____ Stored rows

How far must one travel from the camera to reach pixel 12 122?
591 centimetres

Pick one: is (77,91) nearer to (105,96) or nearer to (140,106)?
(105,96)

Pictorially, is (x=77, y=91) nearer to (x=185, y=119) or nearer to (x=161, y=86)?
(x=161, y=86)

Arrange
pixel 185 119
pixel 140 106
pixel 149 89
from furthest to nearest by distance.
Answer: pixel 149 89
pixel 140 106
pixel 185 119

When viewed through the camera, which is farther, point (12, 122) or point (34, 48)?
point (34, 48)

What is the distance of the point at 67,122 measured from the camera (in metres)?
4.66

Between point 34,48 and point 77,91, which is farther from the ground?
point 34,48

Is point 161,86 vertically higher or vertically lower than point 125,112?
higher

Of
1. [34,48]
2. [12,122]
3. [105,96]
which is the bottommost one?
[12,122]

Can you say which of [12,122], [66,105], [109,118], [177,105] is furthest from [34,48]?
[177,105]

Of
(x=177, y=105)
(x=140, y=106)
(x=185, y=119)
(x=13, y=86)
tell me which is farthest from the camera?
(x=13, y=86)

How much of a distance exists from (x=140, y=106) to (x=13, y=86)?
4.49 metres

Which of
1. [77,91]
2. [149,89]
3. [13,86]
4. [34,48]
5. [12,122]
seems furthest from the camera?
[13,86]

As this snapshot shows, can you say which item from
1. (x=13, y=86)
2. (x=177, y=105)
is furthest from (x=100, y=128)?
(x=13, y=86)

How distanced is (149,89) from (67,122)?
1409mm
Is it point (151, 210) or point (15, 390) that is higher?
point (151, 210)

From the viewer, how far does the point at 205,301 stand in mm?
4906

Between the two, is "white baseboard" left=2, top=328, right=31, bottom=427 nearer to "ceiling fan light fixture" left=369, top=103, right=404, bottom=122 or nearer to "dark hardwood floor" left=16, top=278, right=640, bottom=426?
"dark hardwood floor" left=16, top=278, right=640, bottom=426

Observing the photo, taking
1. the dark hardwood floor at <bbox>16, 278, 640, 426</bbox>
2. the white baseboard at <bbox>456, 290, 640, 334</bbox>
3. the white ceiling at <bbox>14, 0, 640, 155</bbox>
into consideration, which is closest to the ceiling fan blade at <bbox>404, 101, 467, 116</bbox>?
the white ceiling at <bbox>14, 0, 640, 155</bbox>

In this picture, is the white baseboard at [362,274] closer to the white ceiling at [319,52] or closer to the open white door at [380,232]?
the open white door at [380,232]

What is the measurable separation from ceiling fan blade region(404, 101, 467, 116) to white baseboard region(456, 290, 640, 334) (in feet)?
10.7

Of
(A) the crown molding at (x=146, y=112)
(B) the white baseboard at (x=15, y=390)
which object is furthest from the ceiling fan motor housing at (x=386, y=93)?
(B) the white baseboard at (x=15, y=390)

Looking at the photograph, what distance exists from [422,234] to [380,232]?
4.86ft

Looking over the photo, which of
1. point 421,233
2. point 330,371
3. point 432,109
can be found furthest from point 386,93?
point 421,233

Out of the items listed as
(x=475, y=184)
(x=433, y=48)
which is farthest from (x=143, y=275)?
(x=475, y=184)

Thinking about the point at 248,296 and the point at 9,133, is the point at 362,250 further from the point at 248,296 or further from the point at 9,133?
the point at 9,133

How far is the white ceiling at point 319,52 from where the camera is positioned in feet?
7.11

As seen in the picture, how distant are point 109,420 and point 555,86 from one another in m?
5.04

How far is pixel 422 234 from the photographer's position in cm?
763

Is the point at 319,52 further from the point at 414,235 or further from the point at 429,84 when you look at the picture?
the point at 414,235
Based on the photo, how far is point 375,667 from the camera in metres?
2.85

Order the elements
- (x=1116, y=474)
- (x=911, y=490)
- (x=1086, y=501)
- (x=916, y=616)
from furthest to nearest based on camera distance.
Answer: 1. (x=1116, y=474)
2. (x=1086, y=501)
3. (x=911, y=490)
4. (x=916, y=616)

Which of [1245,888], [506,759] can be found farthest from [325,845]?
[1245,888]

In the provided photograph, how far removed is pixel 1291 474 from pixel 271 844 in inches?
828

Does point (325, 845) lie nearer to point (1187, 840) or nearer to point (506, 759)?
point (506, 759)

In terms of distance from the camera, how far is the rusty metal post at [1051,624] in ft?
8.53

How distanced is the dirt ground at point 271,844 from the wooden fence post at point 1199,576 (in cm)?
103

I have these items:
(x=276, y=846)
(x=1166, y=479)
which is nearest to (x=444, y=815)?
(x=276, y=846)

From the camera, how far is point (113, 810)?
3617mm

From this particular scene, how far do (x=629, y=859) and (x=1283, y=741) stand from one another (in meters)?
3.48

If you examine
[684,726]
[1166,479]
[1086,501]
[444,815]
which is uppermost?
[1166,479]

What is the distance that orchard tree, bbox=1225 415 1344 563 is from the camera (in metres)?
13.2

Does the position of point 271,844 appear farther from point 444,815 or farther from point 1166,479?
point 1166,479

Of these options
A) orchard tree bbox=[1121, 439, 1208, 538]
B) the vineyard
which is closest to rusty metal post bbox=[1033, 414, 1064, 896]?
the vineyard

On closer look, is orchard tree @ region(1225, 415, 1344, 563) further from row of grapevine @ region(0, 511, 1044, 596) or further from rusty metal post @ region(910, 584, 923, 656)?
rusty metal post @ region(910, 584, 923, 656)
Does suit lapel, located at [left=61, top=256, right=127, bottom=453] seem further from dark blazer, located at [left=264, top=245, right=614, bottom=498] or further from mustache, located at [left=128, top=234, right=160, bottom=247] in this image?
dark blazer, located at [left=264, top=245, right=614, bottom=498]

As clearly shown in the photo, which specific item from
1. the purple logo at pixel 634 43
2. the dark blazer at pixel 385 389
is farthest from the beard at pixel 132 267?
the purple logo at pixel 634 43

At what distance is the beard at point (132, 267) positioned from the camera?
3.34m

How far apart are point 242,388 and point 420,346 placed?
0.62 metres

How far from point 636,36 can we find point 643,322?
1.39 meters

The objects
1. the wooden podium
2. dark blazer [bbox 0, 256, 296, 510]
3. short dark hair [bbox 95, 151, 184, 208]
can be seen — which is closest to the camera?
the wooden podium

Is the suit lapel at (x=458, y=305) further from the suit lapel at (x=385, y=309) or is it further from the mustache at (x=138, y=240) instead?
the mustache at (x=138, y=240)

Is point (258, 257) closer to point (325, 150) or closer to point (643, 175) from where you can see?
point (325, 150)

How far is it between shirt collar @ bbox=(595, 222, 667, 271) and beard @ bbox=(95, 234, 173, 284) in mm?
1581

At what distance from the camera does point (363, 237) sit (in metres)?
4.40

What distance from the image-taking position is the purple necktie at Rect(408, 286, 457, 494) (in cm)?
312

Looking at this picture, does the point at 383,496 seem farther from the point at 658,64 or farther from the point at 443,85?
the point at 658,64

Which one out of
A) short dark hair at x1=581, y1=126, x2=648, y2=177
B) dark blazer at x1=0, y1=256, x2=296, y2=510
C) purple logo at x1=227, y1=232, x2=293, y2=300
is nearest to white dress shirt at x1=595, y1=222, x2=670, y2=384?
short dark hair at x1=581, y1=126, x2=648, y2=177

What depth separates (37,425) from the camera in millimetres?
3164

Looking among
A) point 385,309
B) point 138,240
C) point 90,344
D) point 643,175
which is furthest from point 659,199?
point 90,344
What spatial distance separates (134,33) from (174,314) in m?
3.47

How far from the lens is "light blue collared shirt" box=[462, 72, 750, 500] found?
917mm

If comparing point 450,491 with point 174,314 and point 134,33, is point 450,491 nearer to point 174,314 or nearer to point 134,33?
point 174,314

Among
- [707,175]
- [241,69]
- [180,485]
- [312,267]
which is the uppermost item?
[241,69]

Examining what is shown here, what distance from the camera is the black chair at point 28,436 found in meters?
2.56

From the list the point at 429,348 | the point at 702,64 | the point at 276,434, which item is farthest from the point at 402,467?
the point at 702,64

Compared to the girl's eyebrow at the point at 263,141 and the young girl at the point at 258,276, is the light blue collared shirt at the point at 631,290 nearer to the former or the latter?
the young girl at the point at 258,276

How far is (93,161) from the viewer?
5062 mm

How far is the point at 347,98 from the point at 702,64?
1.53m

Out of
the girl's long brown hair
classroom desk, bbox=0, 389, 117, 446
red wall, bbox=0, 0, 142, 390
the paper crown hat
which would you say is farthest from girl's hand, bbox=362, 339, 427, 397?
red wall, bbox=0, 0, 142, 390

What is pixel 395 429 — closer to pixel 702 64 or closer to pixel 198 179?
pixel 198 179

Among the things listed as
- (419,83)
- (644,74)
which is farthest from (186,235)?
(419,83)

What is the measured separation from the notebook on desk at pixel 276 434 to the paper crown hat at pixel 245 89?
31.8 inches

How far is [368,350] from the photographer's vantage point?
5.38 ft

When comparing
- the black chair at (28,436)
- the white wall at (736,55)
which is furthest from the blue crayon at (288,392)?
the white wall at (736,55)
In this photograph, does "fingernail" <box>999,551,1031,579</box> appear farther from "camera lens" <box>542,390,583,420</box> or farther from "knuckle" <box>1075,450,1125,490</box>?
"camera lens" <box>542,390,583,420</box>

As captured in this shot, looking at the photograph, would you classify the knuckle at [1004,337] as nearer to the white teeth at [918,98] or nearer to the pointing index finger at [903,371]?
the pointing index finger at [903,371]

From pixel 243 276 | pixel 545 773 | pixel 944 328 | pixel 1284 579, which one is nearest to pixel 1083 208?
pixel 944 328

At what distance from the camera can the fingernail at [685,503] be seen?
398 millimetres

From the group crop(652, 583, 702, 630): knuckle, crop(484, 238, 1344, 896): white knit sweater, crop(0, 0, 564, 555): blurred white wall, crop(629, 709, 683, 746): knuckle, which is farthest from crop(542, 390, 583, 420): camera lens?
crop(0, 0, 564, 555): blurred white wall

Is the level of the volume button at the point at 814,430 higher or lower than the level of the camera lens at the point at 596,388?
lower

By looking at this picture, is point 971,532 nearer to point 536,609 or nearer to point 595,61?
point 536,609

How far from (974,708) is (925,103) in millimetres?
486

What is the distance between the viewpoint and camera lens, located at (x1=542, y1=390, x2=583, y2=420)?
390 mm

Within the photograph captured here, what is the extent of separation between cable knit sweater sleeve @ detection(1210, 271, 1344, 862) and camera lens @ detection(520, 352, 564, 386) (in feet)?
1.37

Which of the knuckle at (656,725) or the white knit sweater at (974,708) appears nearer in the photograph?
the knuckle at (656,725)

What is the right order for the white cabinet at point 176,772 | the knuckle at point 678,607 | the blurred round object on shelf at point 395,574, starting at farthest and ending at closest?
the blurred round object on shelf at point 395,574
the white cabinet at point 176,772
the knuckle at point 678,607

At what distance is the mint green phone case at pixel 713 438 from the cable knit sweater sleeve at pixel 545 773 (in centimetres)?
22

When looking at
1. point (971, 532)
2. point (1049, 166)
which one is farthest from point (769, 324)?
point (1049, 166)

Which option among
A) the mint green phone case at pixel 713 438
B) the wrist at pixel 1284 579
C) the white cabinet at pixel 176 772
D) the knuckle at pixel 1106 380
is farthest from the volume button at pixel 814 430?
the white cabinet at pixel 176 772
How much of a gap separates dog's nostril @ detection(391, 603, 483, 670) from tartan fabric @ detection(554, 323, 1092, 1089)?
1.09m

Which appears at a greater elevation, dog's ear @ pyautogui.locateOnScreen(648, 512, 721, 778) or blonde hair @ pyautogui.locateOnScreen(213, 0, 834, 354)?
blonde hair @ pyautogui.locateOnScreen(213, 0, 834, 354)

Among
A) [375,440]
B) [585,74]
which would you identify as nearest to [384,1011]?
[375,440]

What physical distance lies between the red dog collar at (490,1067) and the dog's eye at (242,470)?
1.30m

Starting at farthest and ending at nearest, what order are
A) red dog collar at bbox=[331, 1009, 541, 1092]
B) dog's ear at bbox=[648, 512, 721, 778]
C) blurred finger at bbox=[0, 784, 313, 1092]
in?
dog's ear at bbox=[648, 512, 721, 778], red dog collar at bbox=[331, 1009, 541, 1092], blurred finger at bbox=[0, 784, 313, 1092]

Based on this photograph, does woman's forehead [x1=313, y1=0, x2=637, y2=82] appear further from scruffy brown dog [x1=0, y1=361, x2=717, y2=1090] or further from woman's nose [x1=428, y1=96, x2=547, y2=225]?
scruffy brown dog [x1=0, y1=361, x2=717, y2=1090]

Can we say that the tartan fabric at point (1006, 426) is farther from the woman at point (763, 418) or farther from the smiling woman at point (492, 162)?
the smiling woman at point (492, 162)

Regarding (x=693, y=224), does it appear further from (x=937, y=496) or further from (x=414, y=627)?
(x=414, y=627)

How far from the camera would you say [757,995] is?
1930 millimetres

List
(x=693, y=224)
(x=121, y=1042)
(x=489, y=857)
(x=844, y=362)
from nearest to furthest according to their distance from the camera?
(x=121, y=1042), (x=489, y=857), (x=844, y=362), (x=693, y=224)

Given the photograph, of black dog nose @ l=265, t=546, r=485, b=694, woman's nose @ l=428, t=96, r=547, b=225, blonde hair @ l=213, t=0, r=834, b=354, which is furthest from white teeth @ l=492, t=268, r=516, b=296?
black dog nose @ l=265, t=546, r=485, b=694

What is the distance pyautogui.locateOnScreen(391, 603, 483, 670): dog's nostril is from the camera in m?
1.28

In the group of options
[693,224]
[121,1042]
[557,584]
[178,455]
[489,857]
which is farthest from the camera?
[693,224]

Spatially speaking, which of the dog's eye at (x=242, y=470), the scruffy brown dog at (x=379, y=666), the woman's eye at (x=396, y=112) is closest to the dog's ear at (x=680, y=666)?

________

▶ **What you need to do**
All lines from the one that contains "camera in m?" through the end of the material are to be quoted exactly, with both ends included.

▶ **Final result**
What is the distance pyautogui.locateOnScreen(391, 603, 483, 670): dog's nostril is from the camera in m?
1.28

In the group of options
[693,224]
[121,1042]
[557,584]
[178,455]
[489,857]
which is farthest from the camera?
[693,224]

Spatially speaking, which of the dog's eye at (x=242, y=470), the scruffy brown dog at (x=379, y=666), the woman's eye at (x=396, y=112) is closest to the dog's ear at (x=680, y=666)?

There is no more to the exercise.